Skip the images and restate every line of the records exactly.

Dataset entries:
■ ■ ■
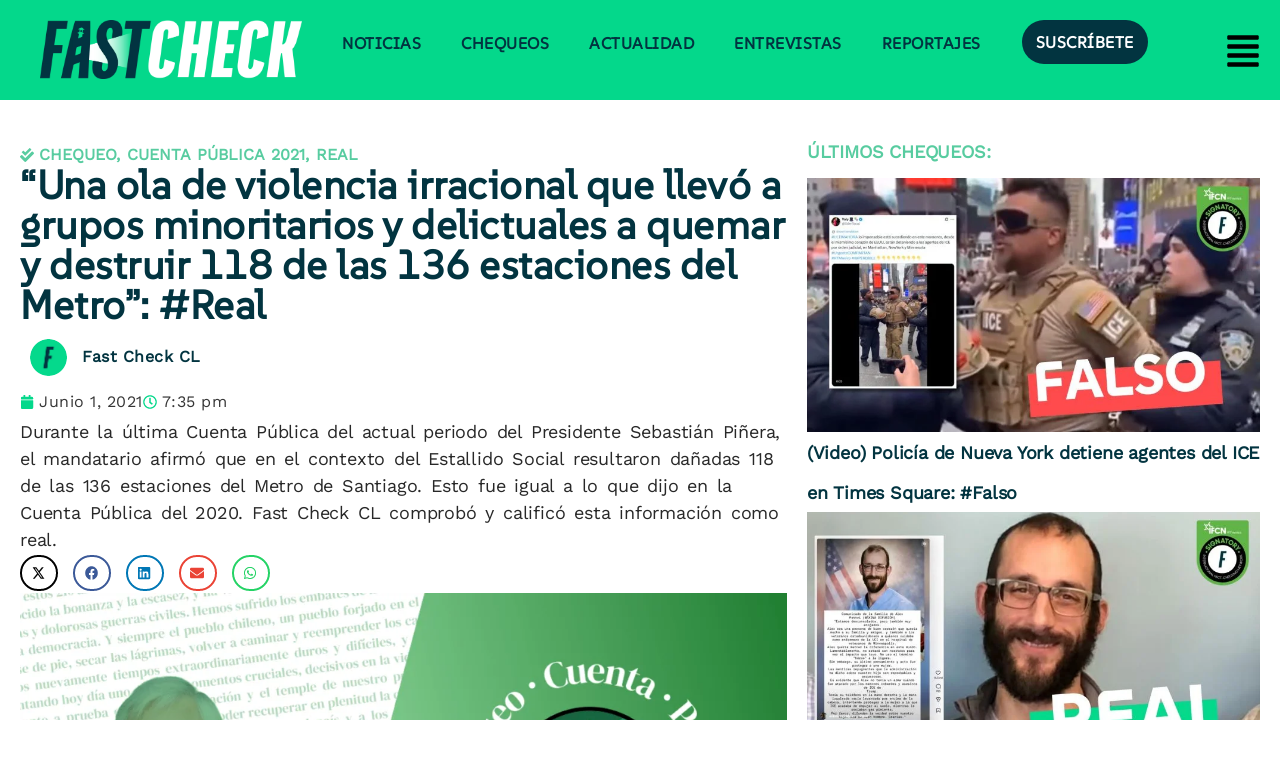

--- FILE ---
content_type: text/html; charset=utf-8
request_url: https://www.google.com/recaptcha/api2/aframe
body_size: 268
content:
<!DOCTYPE HTML><html><head><meta http-equiv="content-type" content="text/html; charset=UTF-8"></head><body><script nonce="lwjLftZL8VBejMIlH00QSQ">/** Anti-fraud and anti-abuse applications only. See google.com/recaptcha */ try{var clients={'sodar':'https://pagead2.googlesyndication.com/pagead/sodar?'};window.addEventListener("message",function(a){try{if(a.source===window.parent){var b=JSON.parse(a.data);var c=clients[b['id']];if(c){var d=document.createElement('img');d.src=c+b['params']+'&rc='+(localStorage.getItem("rc::a")?sessionStorage.getItem("rc::b"):"");window.document.body.appendChild(d);sessionStorage.setItem("rc::e",parseInt(sessionStorage.getItem("rc::e")||0)+1);localStorage.setItem("rc::h",'1769700531572');}}}catch(b){}});window.parent.postMessage("_grecaptcha_ready", "*");}catch(b){}</script></body></html>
■ ■ ■
Task output
--- FILE ---
content_type: text/html; charset=utf-8
request_url: https://www.google.com/recaptcha/api2/aframe
body_size: 268
content:
<!DOCTYPE HTML><html><head><meta http-equiv="content-type" content="text/html; charset=UTF-8"></head><body><script nonce="lwjLftZL8VBejMIlH00QSQ">/** Anti-fraud and anti-abuse applications only. See google.com/recaptcha */ try{var clients={'sodar':'https://pagead2.googlesyndication.com/pagead/sodar?'};window.addEventListener("message",function(a){try{if(a.source===window.parent){var b=JSON.parse(a.data);var c=clients[b['id']];if(c){var d=document.createElement('img');d.src=c+b['params']+'&rc='+(localStorage.getItem("rc::a")?sessionStorage.getItem("rc::b"):"");window.document.body.appendChild(d);sessionStorage.setItem("rc::e",parseInt(sessionStorage.getItem("rc::e")||0)+1);localStorage.setItem("rc::h",'1769700531572');}}}catch(b){}});window.parent.postMessage("_grecaptcha_ready", "*");}catch(b){}</script></body></html>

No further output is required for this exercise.